=== DIRECTION ===
Can you give the listing below as a two-column CSV with the headers "query" and "answer", one row per entry, putting its text and its answer each in a single quoted field with line breaks changed to spaces and the pictures left out?

=== EXCERPTED RECORDS ===
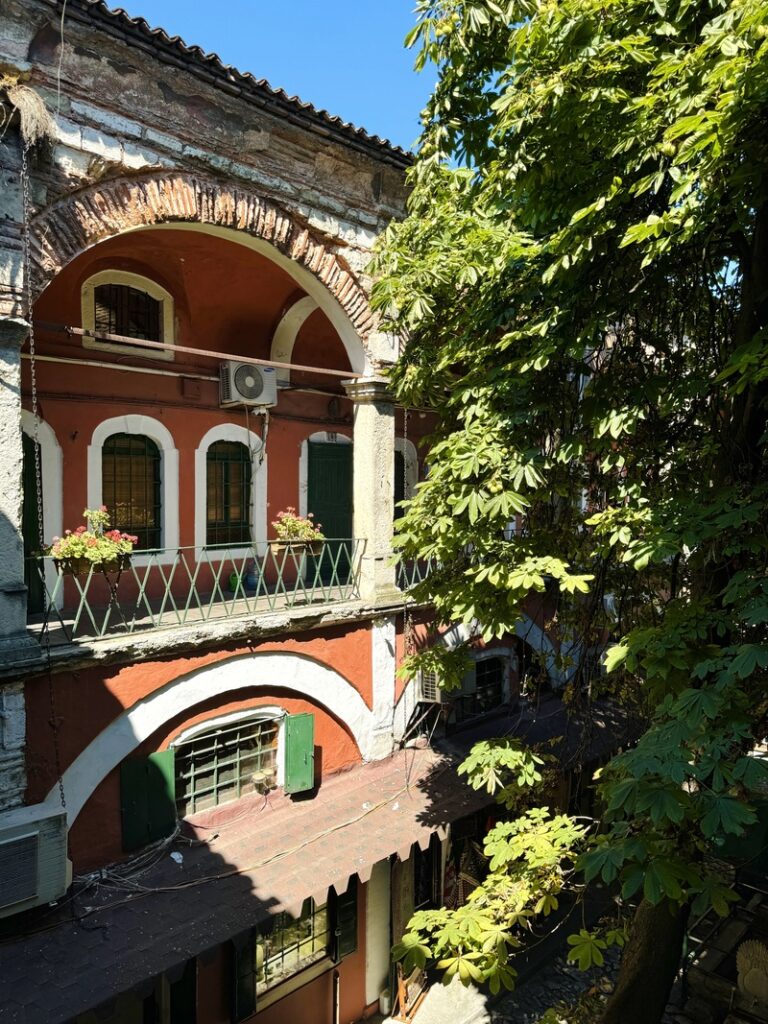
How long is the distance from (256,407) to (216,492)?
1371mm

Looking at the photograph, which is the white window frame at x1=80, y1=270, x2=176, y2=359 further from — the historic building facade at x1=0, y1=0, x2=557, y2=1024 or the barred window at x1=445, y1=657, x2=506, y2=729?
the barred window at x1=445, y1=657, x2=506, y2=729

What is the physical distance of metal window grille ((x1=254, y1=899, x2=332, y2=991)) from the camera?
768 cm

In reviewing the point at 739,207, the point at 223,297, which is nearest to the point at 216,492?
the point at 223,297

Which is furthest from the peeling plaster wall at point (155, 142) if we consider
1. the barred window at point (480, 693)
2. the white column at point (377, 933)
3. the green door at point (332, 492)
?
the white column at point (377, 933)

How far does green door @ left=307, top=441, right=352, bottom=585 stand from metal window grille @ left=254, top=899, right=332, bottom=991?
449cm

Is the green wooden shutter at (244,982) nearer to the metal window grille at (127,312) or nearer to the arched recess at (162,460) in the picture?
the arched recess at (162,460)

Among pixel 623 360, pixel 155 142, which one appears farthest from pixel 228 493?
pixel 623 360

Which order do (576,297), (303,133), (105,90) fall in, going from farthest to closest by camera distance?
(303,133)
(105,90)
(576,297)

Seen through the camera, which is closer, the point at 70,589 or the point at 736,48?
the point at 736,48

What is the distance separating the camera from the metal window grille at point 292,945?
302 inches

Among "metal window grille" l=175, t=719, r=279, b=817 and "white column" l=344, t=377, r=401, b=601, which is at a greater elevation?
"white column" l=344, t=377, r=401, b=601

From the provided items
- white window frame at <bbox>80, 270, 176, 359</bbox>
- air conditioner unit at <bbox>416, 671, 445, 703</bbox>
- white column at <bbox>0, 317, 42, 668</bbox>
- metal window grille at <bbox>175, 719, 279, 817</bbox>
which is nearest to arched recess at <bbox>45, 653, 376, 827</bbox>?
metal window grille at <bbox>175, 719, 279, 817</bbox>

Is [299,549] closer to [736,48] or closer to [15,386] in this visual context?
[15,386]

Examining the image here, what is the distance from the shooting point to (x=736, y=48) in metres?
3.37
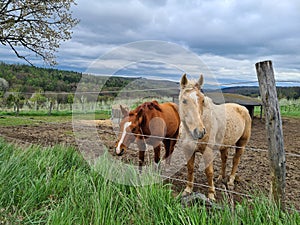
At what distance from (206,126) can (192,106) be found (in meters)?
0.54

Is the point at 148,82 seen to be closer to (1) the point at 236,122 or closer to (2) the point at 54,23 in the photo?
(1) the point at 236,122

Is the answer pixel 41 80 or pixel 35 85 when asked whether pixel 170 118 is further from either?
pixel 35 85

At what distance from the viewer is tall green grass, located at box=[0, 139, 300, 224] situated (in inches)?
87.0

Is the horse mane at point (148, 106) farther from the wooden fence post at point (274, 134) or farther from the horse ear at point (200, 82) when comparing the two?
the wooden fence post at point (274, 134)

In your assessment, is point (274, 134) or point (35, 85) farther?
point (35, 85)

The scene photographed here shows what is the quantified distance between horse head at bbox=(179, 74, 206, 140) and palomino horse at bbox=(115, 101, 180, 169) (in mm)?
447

=== RESPONSE BELOW ===
query,answer
"How long is the distance from (256,407) to (216,492)?","1371mm"
"Looking at the photograph, which is the white window frame at x1=80, y1=270, x2=176, y2=359 further from — the historic building facade at x1=0, y1=0, x2=557, y2=1024 or the barred window at x1=445, y1=657, x2=506, y2=729?","the barred window at x1=445, y1=657, x2=506, y2=729"
"What is the physical distance of metal window grille ((x1=254, y1=899, x2=332, y2=991)) from the camera?","768 cm"
"In reviewing the point at 739,207, the point at 223,297, which is nearest to the point at 216,492?","the point at 223,297"
"Which is furthest from the peeling plaster wall at point (155, 142) if we consider 1. the barred window at point (480, 693) 2. the white column at point (377, 933) 3. the green door at point (332, 492) ?","the white column at point (377, 933)"
"How far does green door @ left=307, top=441, right=352, bottom=585 stand from metal window grille @ left=254, top=899, right=332, bottom=991?","449cm"
"Is the green wooden shutter at (244,982) nearer to the metal window grille at (127,312) or nearer to the arched recess at (162,460) in the picture?","the arched recess at (162,460)"
"Among pixel 623 360, pixel 155 142, which one appears farthest from pixel 228 493?","pixel 623 360"
"Which order do (576,297), (303,133), (105,90) fall in, going from farthest to closest by camera distance?","(303,133) (105,90) (576,297)"
"Seen through the camera, which is closer, the point at 70,589 or the point at 736,48?","the point at 736,48"
"What is the distance separating the camera from the metal window grille at point 292,945?","302 inches"
"Among ""metal window grille"" l=175, t=719, r=279, b=817 and ""white column"" l=344, t=377, r=401, b=601, which is at a greater elevation?","""white column"" l=344, t=377, r=401, b=601"
"From the provided items - white window frame at <bbox>80, 270, 176, 359</bbox> - air conditioner unit at <bbox>416, 671, 445, 703</bbox> - white column at <bbox>0, 317, 42, 668</bbox> - metal window grille at <bbox>175, 719, 279, 817</bbox> which is nearest to arched recess at <bbox>45, 653, 376, 827</bbox>?","metal window grille at <bbox>175, 719, 279, 817</bbox>"
"Is [299,549] closer to [736,48] or closer to [15,386] in this visual context?","[15,386]"
"Examining the image here, what is the distance from the shooting point to (x=736, y=48) in metres?","3.37"
"At what distance from (206,126) can (192,106) be found (in meters)?","0.54"
"Is the point at 148,82 seen to be closer to (1) the point at 236,122 or closer to (2) the point at 54,23 in the photo?","(1) the point at 236,122"
"Is the answer pixel 41 80 or pixel 35 85 when asked whether pixel 170 118 is further from either?","pixel 35 85"
"At what distance from the viewer is tall green grass, located at box=[0, 139, 300, 224] situated (in inches)?","87.0"
"Is the horse mane at point (148, 106) farther from the wooden fence post at point (274, 134) or farther from the horse ear at point (200, 82) when comparing the two?","the wooden fence post at point (274, 134)"
"In your assessment, is point (274, 134) or point (35, 85) farther?","point (35, 85)"
"The scene photographed here shows what is the quantified distance between horse head at bbox=(179, 74, 206, 140) and palomino horse at bbox=(115, 101, 180, 169) (in mm)?","447"